This project aims to analyze customer churn behavior using a real-world dataset. The primary objective was to identify the factors contributing to customer churn and develop visualizations to better understand the underlying patterns.
Churn refers to when a customer stops using a company's products or services. In this analysis, various customer data points were examined, including monthly charges, daytime mins, and customer service interactions, to determine correlations with churn behavior.
The key goals of this analysis were:
- To explore and understand the features that lead to customer churn.
- To visualize relationships between key variables such as Overage Fee, Day Minutes, and Customer Service Calls.
- To identify potential predictors for churn using data exploration techniques and correlation analysis.
The dataset used for this analysis contains information about:
- CustomerServiceCalls: Number of interactions with customer service.
- DayMinutes: The total number of minutes used by customers during the day.
- OverageFee: Additional fees incurred by customers beyond their allotted usage.
- MonthlyCharge: The total amount billed to customers on a monthly basis.
- Churn: Whether the customer has churned (binary variable).
- AccountWeeks: How long the customer has been with the company.
- DataPlan: Whether customer is suscribed to dataplan or not.
- ContractRenewal: Whether customer has renewed it's contract or not.
- DataUsage: How much data each customer has used.
- daycalls: No. of calls made in a day
- RoamMins: Inernational calls made.
- Customers who made more customer service calls were more likely to churn.
- The analysis showed significant differences between the number of calls for those who churned vs. those who stayed.
- Statistical tests performed proved that customers who churned tended to have higher overage fees compared to those who did not churn. For daymins The output indicated that there's a strong link between the number of daytime minutes a customer uses and their likelihood of churning.
- There was a noticeable difference in monthly charges between customers who churned and those who did not, with higher charges correlating with higher churn rates.
- Box Plots: Used to compare distributions of key variables such as Customer Service Calls and Monthly Charges by churn.
- Scatter Plots: Explored the relationship between Overage Fee, Day Minutes, and Customer Service Calls.

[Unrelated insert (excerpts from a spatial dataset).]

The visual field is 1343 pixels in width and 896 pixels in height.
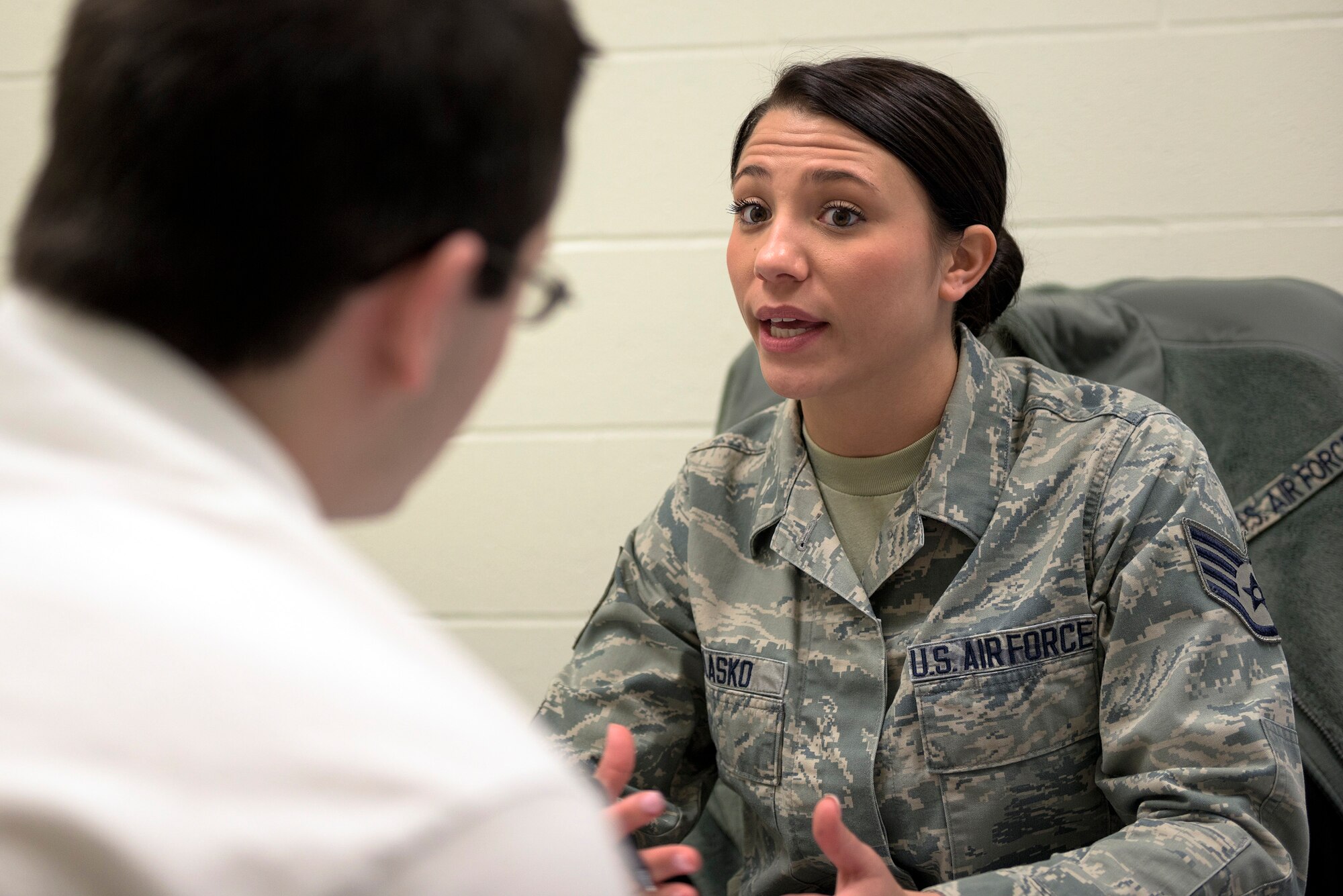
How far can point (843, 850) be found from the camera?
3.18 ft

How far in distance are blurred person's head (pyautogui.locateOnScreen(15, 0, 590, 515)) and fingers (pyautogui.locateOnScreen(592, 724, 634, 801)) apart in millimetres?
623

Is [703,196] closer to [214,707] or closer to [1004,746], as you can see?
[1004,746]

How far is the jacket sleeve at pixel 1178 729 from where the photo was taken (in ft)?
3.34

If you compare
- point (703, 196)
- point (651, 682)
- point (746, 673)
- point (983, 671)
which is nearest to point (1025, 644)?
point (983, 671)

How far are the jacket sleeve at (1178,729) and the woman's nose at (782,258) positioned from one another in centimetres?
38

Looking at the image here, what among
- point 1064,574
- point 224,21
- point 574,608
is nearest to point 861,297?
point 1064,574

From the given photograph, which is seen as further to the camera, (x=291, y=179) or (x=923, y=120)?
(x=923, y=120)

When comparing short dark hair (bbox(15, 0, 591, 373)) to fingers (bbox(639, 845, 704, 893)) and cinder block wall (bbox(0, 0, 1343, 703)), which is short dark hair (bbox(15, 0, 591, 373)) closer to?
fingers (bbox(639, 845, 704, 893))

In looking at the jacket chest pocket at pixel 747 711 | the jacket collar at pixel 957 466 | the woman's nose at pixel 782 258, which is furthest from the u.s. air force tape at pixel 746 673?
the woman's nose at pixel 782 258

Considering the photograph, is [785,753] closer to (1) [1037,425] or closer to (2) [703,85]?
Result: (1) [1037,425]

- Kernel Density Estimation (KDE): Visualized distributions of numerical features based on churn.
- Python: The primary programming language used.
- Pandas: For data manipulation and cleaning.
- Matplotlib & Seaborn: For data visualization and creating plots.
- NumPy: For numerical operations.
- Scikit-learn: Used for further exploration and potential predictive modeling.
The project identified several important factors that influence customer churn. Customers with high interaction with customer service, high monthly charges, and higher overage fees were more likely to churn. These insights can help in developing strategies to reduce churn by targeting high-risk customers with improved services and tailored offers.